Task details: Transcribe the listing below in full, reproducing every line without any change.

**** Data supplied

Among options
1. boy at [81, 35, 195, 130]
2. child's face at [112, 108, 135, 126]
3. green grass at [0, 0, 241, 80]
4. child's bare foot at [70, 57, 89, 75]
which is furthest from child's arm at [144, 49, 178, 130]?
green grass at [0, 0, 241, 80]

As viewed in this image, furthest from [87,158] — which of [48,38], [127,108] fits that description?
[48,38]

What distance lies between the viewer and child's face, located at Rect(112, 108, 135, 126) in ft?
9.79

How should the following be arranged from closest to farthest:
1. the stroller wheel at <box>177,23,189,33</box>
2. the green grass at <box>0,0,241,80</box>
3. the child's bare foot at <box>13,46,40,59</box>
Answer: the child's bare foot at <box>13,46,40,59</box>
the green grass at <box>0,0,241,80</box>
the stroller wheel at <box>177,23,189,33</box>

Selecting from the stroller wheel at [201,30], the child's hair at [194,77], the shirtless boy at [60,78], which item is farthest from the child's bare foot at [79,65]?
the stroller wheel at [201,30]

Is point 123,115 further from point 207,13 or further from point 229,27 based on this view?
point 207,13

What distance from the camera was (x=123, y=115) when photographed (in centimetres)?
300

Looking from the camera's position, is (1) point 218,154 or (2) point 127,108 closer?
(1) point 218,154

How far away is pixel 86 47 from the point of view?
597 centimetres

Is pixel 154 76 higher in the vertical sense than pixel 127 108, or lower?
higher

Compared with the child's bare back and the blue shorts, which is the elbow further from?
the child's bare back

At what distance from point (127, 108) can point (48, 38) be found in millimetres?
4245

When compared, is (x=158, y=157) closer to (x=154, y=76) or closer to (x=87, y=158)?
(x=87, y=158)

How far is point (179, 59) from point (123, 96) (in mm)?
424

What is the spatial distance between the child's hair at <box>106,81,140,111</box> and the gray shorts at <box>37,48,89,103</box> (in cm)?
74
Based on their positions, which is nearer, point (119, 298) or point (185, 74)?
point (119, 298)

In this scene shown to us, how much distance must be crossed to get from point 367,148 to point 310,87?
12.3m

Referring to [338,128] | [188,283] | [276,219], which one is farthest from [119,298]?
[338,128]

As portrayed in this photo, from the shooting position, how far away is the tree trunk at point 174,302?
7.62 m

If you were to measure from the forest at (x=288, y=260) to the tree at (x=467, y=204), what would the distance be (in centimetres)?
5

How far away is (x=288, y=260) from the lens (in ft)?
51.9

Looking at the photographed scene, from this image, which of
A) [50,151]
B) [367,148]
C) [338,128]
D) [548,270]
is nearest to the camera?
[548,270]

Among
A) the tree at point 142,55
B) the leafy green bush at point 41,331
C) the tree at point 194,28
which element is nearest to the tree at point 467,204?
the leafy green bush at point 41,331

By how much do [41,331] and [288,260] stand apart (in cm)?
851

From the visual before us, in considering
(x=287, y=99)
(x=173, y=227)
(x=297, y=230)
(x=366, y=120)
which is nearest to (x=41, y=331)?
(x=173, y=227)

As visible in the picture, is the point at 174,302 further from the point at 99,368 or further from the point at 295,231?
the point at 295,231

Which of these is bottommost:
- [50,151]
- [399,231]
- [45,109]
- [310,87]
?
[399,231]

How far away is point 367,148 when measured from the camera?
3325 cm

********

Exercise answer:
Among options
1. boy at [81, 35, 195, 130]
2. child's face at [112, 108, 135, 126]
3. green grass at [0, 0, 241, 80]
4. child's bare foot at [70, 57, 89, 75]
which is furthest from child's arm at [144, 49, 178, 130]?
green grass at [0, 0, 241, 80]

As viewed in this image, furthest from [87,158] — which of [48,38], [127,108] fits that description?
[48,38]

What distance lies between the viewer and child's face, located at Rect(112, 108, 135, 126) in ft?
9.79

How should the following be arranged from closest to farthest:
1. the stroller wheel at <box>177,23,189,33</box>
2. the green grass at <box>0,0,241,80</box>
3. the child's bare foot at <box>13,46,40,59</box>
Answer: the child's bare foot at <box>13,46,40,59</box>
the green grass at <box>0,0,241,80</box>
the stroller wheel at <box>177,23,189,33</box>

Selecting from the stroller wheel at [201,30], the child's hair at [194,77], the shirtless boy at [60,78], which item is farthest from the child's bare foot at [79,65]?
the stroller wheel at [201,30]

Is point 123,115 further from point 207,13 or further from point 229,27 based on this view?
point 207,13

What distance from the camera was (x=123, y=115) when photographed (in centimetres)?
300

Looking from the camera's position, is (1) point 218,154 or (2) point 127,108 closer?
(1) point 218,154

How far away is pixel 86 47 from the point of view?
597 centimetres

Is pixel 154 76 higher in the vertical sense than pixel 127 108, or lower?
higher

Compared with the child's bare back and the blue shorts, which is the elbow further from?
the child's bare back

At what distance from point (127, 108) can point (48, 38) be found in millimetres?
4245

When compared, is (x=158, y=157) closer to (x=154, y=76) or closer to (x=87, y=158)?
(x=87, y=158)

How far is point (179, 59) from point (123, 96) (in mm)?
424

What is the spatial distance between the child's hair at <box>106,81,140,111</box> and the gray shorts at <box>37,48,89,103</box> (in cm)?
74
Based on their positions, which is nearer, point (119, 298) or point (185, 74)?
point (119, 298)

In this scene shown to us, how much distance must be crossed to get from point 367,148 to point 310,87?
12.3m

Referring to [338,128] | [188,283] | [276,219], which one is farthest from [119,298]?
[338,128]

As portrayed in this photo, from the shooting position, how far away is the tree trunk at point 174,302?
7.62 m

If you were to measure from the forest at (x=288, y=260) to the tree at (x=467, y=204), what would the distance be (in centimetres)?
5

How far away is (x=288, y=260) from the lens (in ft)?
51.9

Looking at the photographed scene, from this image, which of
A) [50,151]
B) [367,148]
C) [338,128]
D) [548,270]
is nearest to the camera?
[548,270]

Among
A) the tree at point 142,55
B) the leafy green bush at point 41,331
C) the tree at point 194,28
which element is nearest to the tree at point 467,204?
the leafy green bush at point 41,331

By how much do [41,331] and [288,260] stand apart (in cm)?
851

From the visual before us, in considering
(x=287, y=99)
(x=173, y=227)
(x=297, y=230)
(x=366, y=120)
which is nearest to (x=41, y=331)?
(x=173, y=227)

As visible in the picture, is the point at 174,302 further from the point at 99,368 or further from the point at 295,231?
the point at 295,231

Which of these is bottommost:
- [50,151]
- [399,231]
- [45,109]
- [310,87]
?
[399,231]

How far away is point 367,148 when measured from the camera?
3325 cm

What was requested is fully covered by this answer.